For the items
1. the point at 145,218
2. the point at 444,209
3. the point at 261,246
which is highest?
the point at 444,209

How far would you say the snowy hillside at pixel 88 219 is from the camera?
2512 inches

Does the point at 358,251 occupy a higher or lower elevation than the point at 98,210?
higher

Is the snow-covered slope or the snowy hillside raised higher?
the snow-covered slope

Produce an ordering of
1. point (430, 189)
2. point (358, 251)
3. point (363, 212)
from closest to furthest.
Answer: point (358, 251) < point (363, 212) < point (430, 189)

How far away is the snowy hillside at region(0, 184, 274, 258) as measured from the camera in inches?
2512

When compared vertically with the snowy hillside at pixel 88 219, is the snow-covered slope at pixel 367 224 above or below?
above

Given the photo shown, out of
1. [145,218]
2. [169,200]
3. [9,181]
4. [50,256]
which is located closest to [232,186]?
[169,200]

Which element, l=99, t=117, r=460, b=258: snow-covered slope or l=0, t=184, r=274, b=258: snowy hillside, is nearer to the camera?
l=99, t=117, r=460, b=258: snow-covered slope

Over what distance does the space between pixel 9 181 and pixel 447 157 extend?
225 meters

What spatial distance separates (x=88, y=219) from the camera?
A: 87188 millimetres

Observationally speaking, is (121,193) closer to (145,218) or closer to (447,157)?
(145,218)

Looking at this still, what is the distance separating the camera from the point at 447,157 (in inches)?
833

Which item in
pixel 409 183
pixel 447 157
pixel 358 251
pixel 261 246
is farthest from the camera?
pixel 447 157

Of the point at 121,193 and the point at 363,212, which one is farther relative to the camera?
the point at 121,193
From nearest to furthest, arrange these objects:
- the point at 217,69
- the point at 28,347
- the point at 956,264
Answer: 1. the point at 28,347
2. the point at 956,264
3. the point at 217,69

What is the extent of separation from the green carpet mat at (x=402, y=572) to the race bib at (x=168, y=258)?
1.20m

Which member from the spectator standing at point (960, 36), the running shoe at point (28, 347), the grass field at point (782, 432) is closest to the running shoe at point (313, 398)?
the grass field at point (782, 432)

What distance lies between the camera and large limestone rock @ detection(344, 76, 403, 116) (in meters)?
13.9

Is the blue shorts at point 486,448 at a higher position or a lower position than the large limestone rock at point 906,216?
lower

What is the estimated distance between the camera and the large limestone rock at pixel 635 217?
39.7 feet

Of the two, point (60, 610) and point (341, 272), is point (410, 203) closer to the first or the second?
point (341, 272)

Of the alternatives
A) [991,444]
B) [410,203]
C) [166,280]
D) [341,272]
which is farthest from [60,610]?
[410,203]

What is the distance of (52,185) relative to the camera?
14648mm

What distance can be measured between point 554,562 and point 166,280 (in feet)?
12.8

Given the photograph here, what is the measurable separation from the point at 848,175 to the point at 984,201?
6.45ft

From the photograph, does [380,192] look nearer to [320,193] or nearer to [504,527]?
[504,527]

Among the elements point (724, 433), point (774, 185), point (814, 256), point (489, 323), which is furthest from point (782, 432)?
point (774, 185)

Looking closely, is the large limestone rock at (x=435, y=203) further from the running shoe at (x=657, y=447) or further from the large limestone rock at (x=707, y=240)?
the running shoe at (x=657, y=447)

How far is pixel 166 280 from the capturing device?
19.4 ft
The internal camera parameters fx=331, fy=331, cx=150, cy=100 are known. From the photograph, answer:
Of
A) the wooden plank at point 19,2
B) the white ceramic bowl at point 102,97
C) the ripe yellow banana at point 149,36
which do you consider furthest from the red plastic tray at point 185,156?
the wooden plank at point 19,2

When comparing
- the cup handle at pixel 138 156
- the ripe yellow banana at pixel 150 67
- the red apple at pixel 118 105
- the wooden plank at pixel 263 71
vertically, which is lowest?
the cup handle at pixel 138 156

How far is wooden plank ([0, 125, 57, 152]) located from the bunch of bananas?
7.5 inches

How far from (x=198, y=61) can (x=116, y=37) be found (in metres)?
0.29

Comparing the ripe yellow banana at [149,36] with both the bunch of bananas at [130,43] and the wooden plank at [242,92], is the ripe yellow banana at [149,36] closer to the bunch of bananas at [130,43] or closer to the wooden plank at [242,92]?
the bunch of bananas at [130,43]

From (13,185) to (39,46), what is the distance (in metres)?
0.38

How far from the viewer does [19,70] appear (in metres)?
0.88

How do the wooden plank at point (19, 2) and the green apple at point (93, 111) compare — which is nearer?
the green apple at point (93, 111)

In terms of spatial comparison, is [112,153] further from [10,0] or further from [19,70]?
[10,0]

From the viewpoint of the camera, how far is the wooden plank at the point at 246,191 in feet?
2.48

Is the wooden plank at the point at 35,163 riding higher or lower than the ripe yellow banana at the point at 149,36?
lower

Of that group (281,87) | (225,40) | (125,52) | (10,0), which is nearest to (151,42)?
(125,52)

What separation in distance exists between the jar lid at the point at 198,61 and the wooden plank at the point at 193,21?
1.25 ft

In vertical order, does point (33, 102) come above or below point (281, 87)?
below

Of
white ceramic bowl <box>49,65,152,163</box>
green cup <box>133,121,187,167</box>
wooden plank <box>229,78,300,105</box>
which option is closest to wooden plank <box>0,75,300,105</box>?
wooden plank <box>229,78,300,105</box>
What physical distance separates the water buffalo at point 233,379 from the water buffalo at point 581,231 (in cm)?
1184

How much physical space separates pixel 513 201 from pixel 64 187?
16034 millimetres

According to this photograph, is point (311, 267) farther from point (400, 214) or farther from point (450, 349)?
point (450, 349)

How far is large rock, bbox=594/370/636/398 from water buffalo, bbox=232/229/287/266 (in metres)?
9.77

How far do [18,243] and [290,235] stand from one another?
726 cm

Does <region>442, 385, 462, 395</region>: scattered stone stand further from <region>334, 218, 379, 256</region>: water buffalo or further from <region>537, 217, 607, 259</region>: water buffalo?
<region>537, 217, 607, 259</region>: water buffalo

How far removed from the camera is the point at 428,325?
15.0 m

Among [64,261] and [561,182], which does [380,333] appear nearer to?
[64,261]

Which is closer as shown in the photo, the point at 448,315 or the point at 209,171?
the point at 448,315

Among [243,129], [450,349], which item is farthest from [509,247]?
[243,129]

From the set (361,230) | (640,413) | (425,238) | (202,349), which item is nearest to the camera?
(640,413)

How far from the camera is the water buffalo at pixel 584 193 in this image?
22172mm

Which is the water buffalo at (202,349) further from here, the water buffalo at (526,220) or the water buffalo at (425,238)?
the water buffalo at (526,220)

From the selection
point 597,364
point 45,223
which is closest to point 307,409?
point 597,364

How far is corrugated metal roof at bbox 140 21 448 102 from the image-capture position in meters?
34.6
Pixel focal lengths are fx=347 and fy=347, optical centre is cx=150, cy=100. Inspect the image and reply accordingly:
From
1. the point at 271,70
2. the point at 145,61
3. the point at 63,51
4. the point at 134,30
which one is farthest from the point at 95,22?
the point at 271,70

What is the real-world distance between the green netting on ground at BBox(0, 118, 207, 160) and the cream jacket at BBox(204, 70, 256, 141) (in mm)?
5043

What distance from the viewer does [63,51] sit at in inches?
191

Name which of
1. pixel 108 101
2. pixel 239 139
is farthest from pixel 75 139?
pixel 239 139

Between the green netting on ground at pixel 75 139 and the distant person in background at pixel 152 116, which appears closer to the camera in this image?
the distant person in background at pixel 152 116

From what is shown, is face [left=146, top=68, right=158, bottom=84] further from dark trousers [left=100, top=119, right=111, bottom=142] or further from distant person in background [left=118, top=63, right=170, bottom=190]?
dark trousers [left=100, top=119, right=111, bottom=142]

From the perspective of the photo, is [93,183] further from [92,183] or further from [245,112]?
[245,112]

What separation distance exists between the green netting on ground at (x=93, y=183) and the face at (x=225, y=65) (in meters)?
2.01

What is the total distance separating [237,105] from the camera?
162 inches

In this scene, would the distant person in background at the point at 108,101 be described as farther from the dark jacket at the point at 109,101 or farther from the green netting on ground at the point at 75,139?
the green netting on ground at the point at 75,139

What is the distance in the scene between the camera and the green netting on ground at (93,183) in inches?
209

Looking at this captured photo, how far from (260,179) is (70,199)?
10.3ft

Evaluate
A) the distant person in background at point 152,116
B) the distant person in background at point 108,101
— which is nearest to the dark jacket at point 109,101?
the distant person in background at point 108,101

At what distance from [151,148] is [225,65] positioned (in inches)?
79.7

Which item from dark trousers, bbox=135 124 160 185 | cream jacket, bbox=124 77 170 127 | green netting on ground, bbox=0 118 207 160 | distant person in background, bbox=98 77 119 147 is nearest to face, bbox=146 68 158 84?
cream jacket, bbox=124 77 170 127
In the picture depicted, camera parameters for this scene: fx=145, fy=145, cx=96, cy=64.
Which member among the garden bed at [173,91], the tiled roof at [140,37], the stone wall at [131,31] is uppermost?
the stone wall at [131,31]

•••

Task prompt
Please rewrite the data from the line containing "Which item from" through the end of the data, inclusive, replacing "garden bed" with "flower bed" and changing nothing else.

Final result
Which item from dark trousers, bbox=135 124 160 185 | cream jacket, bbox=124 77 170 127 | green netting on ground, bbox=0 118 207 160 | distant person in background, bbox=98 77 119 147 is nearest to face, bbox=146 68 158 84?
cream jacket, bbox=124 77 170 127
In the picture depicted, camera parameters for this scene: fx=145, fy=145, cx=96, cy=64.
Which member among the flower bed at [173,91], the tiled roof at [140,37], the stone wall at [131,31] is uppermost?
the stone wall at [131,31]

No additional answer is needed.